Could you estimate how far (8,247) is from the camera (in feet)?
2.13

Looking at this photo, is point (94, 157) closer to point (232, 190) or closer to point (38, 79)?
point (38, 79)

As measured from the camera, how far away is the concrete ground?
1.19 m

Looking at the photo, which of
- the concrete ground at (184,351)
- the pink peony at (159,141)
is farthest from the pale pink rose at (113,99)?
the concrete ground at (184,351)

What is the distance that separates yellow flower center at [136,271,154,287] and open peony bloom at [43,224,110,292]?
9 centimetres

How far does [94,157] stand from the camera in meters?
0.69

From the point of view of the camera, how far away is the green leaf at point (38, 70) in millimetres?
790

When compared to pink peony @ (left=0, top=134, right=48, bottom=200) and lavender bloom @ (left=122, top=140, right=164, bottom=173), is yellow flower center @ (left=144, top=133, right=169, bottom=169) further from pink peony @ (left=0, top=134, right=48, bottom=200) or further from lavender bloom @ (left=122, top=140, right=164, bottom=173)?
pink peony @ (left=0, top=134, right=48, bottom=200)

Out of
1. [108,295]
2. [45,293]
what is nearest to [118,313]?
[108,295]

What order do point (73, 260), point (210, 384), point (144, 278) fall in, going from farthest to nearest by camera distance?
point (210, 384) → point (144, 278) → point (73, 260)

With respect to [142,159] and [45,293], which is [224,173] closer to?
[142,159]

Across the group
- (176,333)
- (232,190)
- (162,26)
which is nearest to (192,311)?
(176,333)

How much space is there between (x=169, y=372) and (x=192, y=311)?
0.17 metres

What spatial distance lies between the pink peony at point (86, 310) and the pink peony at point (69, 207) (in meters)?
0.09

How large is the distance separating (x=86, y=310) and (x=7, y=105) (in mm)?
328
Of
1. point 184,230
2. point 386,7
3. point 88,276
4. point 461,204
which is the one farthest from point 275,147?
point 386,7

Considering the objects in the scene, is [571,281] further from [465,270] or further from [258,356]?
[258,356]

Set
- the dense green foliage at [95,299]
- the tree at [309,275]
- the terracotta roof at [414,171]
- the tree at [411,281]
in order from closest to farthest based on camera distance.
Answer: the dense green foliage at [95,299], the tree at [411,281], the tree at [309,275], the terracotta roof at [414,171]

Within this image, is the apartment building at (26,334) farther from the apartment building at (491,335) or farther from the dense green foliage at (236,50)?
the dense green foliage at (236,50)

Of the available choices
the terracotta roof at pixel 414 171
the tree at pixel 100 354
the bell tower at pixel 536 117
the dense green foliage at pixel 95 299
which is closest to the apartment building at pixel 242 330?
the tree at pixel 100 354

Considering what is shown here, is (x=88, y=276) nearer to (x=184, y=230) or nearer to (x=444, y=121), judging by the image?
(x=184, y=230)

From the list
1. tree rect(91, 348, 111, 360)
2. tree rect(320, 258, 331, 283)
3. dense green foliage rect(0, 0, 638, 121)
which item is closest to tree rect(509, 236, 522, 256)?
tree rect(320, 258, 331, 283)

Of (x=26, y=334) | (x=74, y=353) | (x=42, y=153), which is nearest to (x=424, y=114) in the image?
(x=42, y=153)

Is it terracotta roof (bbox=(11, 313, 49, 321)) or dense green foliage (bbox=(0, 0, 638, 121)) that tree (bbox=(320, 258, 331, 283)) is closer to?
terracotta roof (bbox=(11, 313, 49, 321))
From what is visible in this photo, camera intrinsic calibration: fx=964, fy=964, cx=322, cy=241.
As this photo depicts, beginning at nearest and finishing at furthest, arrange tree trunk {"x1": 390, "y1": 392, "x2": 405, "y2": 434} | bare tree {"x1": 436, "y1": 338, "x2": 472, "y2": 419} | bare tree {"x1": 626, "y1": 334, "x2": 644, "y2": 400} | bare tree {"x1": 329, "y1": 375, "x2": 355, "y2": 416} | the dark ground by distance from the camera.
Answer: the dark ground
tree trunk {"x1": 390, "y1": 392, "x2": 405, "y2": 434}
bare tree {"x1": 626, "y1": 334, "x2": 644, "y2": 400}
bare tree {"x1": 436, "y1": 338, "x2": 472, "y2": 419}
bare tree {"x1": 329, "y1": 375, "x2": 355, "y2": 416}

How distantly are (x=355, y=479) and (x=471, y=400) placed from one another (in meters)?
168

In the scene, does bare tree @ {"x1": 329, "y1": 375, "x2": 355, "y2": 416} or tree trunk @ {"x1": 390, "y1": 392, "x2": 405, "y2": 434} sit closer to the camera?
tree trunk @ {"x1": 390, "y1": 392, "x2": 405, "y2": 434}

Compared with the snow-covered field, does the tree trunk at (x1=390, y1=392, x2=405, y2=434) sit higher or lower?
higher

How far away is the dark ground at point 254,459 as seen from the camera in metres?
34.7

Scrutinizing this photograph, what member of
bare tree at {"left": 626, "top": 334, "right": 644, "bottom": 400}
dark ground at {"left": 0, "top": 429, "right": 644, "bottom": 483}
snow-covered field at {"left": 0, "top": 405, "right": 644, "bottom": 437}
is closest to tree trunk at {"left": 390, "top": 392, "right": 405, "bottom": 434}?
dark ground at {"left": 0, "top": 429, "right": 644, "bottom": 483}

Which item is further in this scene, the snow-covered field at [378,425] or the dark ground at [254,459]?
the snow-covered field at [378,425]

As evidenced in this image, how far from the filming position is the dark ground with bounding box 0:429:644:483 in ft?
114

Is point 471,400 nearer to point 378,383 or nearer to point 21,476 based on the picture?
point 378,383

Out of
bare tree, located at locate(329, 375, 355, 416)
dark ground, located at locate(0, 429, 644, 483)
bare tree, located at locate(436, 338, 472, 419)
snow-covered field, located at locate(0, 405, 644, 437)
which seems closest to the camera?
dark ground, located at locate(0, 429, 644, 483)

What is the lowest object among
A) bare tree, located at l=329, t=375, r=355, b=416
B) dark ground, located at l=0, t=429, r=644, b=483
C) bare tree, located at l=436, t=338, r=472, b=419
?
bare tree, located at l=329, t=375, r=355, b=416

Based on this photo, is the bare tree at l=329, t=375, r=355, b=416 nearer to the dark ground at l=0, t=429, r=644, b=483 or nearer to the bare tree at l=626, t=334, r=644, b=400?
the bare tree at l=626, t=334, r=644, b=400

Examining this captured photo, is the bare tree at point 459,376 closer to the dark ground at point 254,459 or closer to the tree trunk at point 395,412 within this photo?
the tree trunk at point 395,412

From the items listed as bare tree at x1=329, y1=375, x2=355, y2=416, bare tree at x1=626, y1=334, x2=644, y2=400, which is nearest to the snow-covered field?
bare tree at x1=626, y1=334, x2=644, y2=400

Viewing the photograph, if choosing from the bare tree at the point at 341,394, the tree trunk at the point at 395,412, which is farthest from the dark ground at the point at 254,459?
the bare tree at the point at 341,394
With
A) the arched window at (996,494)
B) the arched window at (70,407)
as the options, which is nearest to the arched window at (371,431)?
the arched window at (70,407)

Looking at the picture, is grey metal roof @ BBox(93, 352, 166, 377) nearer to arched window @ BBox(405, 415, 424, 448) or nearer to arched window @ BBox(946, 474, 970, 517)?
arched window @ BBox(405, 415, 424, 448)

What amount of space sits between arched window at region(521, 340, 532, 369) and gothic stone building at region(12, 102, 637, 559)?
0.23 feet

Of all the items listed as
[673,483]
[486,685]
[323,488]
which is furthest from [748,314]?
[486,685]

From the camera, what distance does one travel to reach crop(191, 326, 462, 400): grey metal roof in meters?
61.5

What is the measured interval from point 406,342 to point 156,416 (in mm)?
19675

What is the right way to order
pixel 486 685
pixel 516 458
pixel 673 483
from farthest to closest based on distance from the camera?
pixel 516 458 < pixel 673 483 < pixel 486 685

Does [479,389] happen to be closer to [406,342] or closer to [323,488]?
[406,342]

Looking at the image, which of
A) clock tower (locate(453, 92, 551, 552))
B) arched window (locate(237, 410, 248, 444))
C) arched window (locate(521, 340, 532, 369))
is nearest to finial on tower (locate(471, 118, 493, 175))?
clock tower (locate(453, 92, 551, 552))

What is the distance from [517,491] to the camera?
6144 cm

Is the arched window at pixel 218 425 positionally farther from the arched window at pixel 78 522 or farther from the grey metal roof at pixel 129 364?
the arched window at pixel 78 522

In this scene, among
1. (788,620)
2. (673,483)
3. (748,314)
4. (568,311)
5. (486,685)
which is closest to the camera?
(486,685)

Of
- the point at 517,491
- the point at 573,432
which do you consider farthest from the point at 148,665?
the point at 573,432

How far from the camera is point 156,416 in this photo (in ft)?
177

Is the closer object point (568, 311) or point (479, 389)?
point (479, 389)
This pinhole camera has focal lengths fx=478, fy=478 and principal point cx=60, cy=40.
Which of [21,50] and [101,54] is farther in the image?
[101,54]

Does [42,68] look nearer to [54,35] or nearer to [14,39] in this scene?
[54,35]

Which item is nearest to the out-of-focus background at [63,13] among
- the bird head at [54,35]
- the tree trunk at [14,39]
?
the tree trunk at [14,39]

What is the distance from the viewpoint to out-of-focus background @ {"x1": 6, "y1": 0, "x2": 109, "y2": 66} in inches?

- _Exercise instructions_
Can you convert the records, from the line containing "How far from the camera" through the end, into a JSON list of strings with one string per line and no blank lines?

- _Response to the exercise_
[
  "How far from the camera is point 156,416 in this photo (in ft)?",
  "177",
  "Is the closer object point (568, 311) or point (479, 389)?",
  "point (479, 389)",
  "This pinhole camera has focal lengths fx=478, fy=478 and principal point cx=60, cy=40.",
  "Which of [21,50] and [101,54] is farther in the image?",
  "[101,54]",
  "Does [42,68] look nearer to [54,35] or nearer to [14,39] in this scene?",
  "[54,35]",
  "Which item is nearest to the out-of-focus background at [63,13] among",
  "- the bird head at [54,35]",
  "- the tree trunk at [14,39]",
  "?",
  "the tree trunk at [14,39]",
  "What is the distance from the viewpoint to out-of-focus background @ {\"x1\": 6, \"y1\": 0, \"x2\": 109, \"y2\": 66} in inches?"
]